Beau Lotto is a professor of neuroscience and the author of Deviate: The Science of Seeing Differently. His terrific TED talk is Optical Illusions Show How We See.
How do we see? I will be arguing that we see in a way that is circumscribed—limited. We see space, not time. If time is an iceberg, we see only the flat interface where it intersects with the surface of the water. In a sense, we see a single MRI slice. But beyond the shape our eyes describe, there is a tip and a base to the iceberg—height and depth that we are not seeing. The height and depth of time.
If we accept that our vision is flawed, we cannot take the images our brains create literally. We take them seriously, but not literally. The cognitive scientist who really hit this point home for me is Donald Hoffman.
In other words, we have to see in a new way. We have to see not the single MRI slice, but to envisage the composite. We have to try to hold in our minds a time-lapse image of the cosmos, and see the new shape that emerges. Not individual planets and orbits, but a whole “smeared” tapestry that is quite different than what we think we see.
For instance, what if we were to envision the sun and the moon in a new way, a way that is more holographic. The moon is the homunculus and the sun is the halo. If light is the substrate or medium, the moon represents maximum density; the sun represents maximum speed.
In my mind, I picture a speedometer, with the moon as the small dome below, and the sun as the large dome above. Then I picture the needle, like an arrow of time, sweeping from right to left or left to right. As it sweeps left to right, piece by piece, the moon comes into view. As it sweeps right to left, the moon disappears again.
Here’s another way to think about it. The speed of light is a membrane, a fluid membrane. Time sweeps left to right or right to left. But we can also pierce the membrane by moving up and down. However, the membrane will compensate; to pierce it, in a sense, is an illusion. To expand above it (past a critical threshold) will cause contraction below it. To condense below it (past a critical threshold) will cause expansion above it. I believe the latter is what we are seeing in the fourth state of matter experiment.

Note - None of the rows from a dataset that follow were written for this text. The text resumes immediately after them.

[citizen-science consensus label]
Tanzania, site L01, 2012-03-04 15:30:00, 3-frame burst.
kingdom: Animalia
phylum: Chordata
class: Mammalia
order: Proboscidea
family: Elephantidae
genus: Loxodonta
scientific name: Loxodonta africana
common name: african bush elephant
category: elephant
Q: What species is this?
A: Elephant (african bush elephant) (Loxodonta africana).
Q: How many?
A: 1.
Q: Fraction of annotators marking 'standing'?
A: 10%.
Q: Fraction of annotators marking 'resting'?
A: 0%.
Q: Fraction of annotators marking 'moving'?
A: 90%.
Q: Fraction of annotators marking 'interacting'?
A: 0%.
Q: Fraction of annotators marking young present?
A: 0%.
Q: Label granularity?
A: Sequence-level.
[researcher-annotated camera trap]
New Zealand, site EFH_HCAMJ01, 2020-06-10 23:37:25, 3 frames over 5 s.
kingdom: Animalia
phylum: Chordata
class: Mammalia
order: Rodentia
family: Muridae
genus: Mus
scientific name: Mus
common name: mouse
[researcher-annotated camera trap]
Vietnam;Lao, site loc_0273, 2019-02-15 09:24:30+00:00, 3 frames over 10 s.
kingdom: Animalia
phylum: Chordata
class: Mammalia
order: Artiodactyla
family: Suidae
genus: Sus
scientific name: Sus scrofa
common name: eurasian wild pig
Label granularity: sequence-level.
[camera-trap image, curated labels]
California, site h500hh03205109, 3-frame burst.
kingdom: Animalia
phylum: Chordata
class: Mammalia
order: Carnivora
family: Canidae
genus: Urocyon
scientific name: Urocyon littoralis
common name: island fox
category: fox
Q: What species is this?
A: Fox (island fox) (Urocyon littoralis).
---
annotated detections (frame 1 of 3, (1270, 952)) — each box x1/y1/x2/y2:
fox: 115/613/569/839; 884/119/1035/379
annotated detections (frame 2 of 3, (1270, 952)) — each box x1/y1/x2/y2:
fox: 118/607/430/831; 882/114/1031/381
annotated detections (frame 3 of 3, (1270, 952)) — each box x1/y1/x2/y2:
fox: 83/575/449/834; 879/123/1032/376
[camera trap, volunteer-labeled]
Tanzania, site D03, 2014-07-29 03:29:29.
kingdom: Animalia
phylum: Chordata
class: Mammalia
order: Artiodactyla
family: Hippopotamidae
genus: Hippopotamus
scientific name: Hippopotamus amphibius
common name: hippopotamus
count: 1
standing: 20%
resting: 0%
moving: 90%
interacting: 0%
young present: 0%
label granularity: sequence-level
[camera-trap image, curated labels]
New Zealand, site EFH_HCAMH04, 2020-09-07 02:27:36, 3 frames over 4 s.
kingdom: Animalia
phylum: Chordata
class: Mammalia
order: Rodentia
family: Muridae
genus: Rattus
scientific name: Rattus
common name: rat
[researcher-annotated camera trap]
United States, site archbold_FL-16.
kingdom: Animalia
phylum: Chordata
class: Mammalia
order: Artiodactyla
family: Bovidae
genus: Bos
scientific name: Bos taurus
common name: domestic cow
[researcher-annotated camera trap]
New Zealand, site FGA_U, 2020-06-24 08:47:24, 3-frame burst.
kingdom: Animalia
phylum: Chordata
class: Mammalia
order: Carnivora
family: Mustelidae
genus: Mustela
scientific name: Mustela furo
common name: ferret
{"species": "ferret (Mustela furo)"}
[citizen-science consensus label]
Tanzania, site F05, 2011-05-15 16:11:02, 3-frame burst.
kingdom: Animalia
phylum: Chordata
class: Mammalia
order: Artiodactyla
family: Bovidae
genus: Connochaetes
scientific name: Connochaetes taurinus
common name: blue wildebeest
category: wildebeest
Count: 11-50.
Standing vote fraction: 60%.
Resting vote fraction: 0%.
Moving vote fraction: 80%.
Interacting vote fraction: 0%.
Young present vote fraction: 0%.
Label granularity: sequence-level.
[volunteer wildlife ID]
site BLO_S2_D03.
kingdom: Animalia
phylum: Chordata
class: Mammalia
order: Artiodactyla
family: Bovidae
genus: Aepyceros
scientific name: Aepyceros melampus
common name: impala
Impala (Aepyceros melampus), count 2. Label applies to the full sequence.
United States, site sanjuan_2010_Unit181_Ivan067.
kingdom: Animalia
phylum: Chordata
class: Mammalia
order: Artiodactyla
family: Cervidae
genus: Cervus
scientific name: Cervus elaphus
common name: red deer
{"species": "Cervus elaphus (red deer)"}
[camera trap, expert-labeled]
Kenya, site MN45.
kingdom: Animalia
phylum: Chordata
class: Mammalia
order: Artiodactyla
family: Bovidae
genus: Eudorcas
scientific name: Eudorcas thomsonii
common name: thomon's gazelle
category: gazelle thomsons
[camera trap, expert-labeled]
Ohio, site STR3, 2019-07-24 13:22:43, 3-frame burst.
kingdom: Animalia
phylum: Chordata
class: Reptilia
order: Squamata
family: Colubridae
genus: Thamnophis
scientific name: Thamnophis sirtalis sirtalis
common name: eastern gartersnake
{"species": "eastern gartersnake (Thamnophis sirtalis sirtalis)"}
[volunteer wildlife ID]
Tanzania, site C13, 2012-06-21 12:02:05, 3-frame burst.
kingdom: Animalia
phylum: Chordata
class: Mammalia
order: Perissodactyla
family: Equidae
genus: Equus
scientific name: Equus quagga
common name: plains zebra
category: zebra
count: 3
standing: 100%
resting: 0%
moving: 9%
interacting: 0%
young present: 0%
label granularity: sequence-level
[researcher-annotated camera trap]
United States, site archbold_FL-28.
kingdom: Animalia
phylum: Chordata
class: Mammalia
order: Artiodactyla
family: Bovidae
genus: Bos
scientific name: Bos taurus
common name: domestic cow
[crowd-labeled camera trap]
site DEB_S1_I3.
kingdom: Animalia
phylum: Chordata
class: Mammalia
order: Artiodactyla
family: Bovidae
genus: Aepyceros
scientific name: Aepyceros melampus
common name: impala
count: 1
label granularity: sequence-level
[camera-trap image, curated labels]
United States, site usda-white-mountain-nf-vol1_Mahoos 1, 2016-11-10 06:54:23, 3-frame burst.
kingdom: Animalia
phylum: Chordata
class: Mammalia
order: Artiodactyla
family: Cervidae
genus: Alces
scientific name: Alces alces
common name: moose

Back to the iceberg analogy. The intersection of the iceberg with the surface of the water has a precise width. This “width,” I am arguing, is a stand-in for time. In these models, time is a width of light. The past (the tip of the iceberg) is too narrow. The future (the base of the iceberg) is too wide.
My brain is like a computer that is always trying to read the width of light in my environment. It uses its perception of light to determine how much to constrict, or to dilate—my pupils as well as my blood vessels. My brain is helping me to scale my image with my environment—but my brain is part of my environment. This is the metabolic trap. If my brain is too alkaline, it will not allow me to vasoconstrict as much as I’d like. If my brain is too acidic, it will not allow me to vasodilate as much as I’d like. The longer time is—the taller the iceberg, so to speak—the more difficult it becomes for me to hold both pH extremes (very acidic and very alkaline) in one brain. And so we age.